The A494 is a trunk road in Wales and England. The route, which is officially known as the Dolgellau to South of Birkenhead Trunk Road, runs between the terminus of the M56 motorway between Mollington and Capenhurst and the A470 at Dolgellau, Gwynedd. Its northern sections remain among the busiest roads in Wales.

History
The original routes into North Wales meant using fords when the Dee estuary was at low tide north west of Chester. But when the river was canalised in the 1730s several new coach roads were laid out through Sealand, Shotton and Queensferry. These were built by the Dee Company under the River Dee Act of 1743 to serve the hand-operated ferries which had replaced the fords.

By 1861 the ferry at Shotton was steam operated, with an engine house on the Queensferry side. In 1897 the ferry was replaced by an innovative retractable bridge because of increasing mechanised transport. The Queen Victoria Jubilee Toll Bridge, which was built from iron, stone and wood, could retract its middle sections for the passage of river traffic. However, by the early 1920s, increasing numbers of motor vehicles and the narrowness of the bridge made the area notorious for traffic congestion. These issues prompted its replacement.

In 1926 a rolling bascule bridge, called the New Jubilee Bridge, was opened by the Ministry of Transport for the newly named A494. Its design allowed river traffic to use the wharfs at Saltney. The original bridge was demolished although the stone abutments can still be seen today. 
The steel bridge remained the sole road crossing at Queensferry until the late 1950s.

But its size and design had limitations, a news report at the time stated it "is barely wide enough for two lines of vehicles, and five-mile traffic jams are normal". 
In the late 1960s, the A494 was upgraded to a dual carriageway from Drome corner. The original route through Shotton and Queensferry was bypassed after a wider fixed-arched bridge was constructed across the River Dee. This was facilitated by reduction of larger river traffic following the closure of the sea-going wharfs at Saltney.

The present route had remained unchanged until a lane upgrade in 2004.

Written task – Reproduce everything in the A494 text from "In 1926 a rolling" down to "sea-going wharfs at Saltney.", swapping "wharfs" for "wharves" wherever it occurs.

(Excerpt from a dataset)

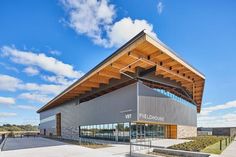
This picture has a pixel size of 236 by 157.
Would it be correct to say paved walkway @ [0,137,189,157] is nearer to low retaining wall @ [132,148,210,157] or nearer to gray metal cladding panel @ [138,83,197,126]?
low retaining wall @ [132,148,210,157]

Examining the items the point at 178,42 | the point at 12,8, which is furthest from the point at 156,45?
the point at 12,8

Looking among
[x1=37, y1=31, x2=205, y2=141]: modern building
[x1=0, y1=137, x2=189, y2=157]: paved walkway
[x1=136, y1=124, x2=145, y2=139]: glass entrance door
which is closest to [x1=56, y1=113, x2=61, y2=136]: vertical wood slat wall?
[x1=37, y1=31, x2=205, y2=141]: modern building

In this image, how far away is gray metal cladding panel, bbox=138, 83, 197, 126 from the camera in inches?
752

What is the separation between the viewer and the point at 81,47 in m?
19.2

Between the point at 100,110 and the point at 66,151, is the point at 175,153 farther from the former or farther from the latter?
the point at 100,110

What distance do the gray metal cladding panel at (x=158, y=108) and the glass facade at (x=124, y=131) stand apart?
1863mm

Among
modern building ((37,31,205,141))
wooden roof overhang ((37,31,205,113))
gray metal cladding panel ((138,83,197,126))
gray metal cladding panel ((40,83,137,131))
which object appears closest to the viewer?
wooden roof overhang ((37,31,205,113))

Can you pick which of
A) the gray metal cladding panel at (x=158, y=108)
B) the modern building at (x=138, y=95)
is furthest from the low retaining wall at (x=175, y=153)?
the gray metal cladding panel at (x=158, y=108)

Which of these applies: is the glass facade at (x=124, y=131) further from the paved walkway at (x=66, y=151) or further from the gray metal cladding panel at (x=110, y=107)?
the paved walkway at (x=66, y=151)

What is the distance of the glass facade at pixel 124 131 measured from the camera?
70.2 feet

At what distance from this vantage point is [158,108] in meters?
21.2

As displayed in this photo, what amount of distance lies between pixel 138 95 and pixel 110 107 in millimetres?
5199

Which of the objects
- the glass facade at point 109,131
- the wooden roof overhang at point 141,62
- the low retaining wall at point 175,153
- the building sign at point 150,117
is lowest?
the glass facade at point 109,131

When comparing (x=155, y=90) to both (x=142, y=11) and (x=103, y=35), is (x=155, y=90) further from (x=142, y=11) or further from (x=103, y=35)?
(x=142, y=11)
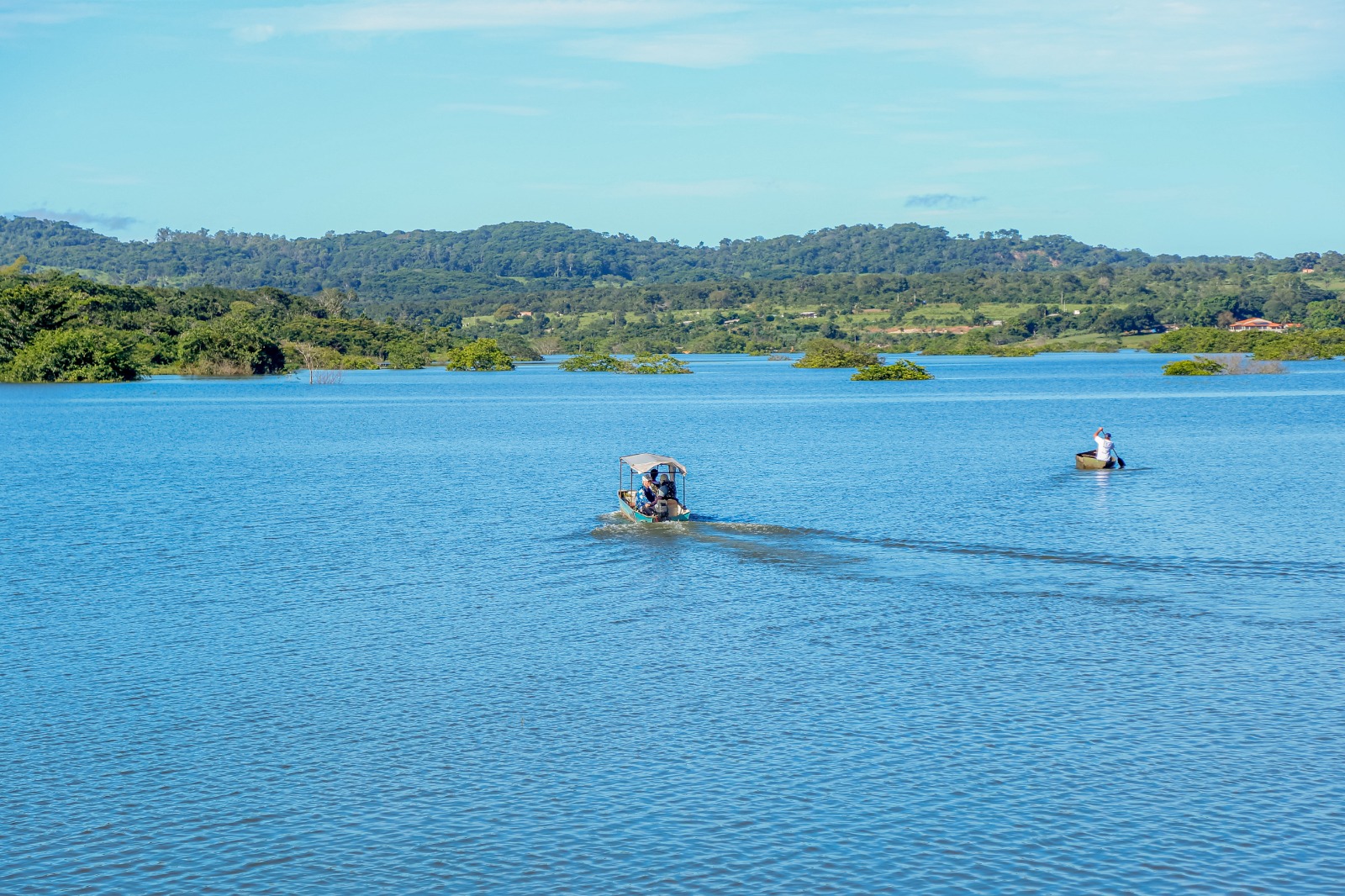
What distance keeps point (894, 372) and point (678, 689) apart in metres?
170

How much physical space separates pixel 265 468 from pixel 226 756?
157 ft

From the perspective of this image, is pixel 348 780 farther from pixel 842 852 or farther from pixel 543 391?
pixel 543 391

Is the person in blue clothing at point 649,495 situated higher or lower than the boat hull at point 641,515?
higher

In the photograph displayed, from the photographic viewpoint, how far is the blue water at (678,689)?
1658cm

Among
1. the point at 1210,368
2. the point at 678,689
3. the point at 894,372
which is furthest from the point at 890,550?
the point at 1210,368

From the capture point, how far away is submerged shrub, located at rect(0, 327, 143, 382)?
163m

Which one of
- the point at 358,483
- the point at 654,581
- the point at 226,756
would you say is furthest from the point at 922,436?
the point at 226,756

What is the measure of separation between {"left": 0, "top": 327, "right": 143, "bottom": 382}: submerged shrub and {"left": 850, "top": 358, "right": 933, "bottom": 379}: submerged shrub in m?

Exercise answer –
In 1926 a rolling bascule bridge, called the New Jubilee Bridge, was opened by the Ministry of Transport for the newly named A494. Its design allowed river traffic to use the wharves at Saltney. The original bridge was demolished although the stone abutments can still be seen today. 
The steel bridge remained the sole road crossing at Queensferry until the late 1950s.

But its size and design had limitations, a news report at the time stated it "is barely wide enough for two lines of vehicles, and five-mile traffic jams are normal". 
In the late 1960s, the A494 was upgraded to a dual carriageway from Drome corner. The original route through Shotton and Queensferry was bypassed after a wider fixed-arched bridge was constructed across the River Dee. This was facilitated by reduction of larger river traffic following the closure of the sea-going wharves at Saltney.